**Exercise aim:** Count the lines in the rows below that contain the string "hockey", and reply with only the number.

##### Record excerpts #####

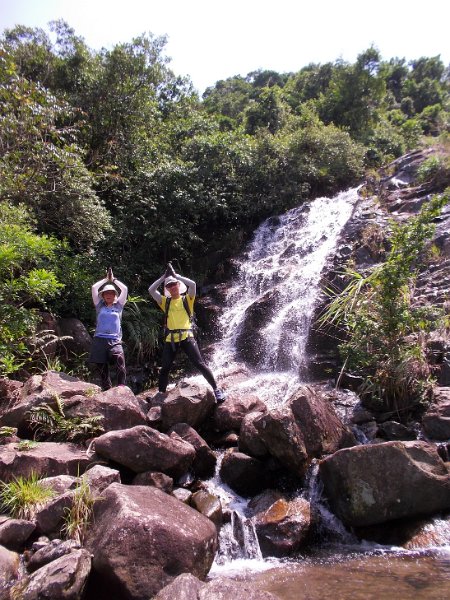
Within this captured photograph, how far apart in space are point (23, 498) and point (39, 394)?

#####
##### Record excerpts #####

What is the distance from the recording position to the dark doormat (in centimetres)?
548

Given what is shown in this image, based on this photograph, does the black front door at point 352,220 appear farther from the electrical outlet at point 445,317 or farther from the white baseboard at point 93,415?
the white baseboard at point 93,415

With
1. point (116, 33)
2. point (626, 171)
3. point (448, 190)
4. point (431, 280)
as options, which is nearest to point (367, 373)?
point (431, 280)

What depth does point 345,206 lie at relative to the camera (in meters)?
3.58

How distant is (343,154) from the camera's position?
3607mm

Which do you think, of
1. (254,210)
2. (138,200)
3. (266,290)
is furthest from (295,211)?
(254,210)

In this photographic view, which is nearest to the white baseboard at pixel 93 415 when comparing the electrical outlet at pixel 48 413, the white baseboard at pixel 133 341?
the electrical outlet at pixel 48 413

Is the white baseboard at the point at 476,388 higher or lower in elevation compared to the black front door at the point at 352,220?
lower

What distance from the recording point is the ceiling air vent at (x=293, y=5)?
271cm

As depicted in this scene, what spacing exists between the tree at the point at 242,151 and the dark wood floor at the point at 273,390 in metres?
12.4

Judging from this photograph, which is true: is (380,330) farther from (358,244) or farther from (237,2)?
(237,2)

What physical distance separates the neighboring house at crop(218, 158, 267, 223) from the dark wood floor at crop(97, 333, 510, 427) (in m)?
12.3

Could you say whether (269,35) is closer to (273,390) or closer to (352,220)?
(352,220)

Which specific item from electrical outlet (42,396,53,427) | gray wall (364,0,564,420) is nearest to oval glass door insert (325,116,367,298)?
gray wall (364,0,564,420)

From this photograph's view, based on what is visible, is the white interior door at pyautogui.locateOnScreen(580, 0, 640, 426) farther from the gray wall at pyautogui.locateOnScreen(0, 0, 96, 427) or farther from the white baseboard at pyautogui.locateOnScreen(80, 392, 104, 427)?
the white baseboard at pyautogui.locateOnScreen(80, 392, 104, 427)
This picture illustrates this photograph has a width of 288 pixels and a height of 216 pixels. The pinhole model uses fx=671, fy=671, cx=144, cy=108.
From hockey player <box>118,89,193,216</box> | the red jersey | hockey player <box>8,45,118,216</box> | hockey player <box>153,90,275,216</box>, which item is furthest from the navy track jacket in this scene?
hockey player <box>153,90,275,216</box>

#####

**Response:** 2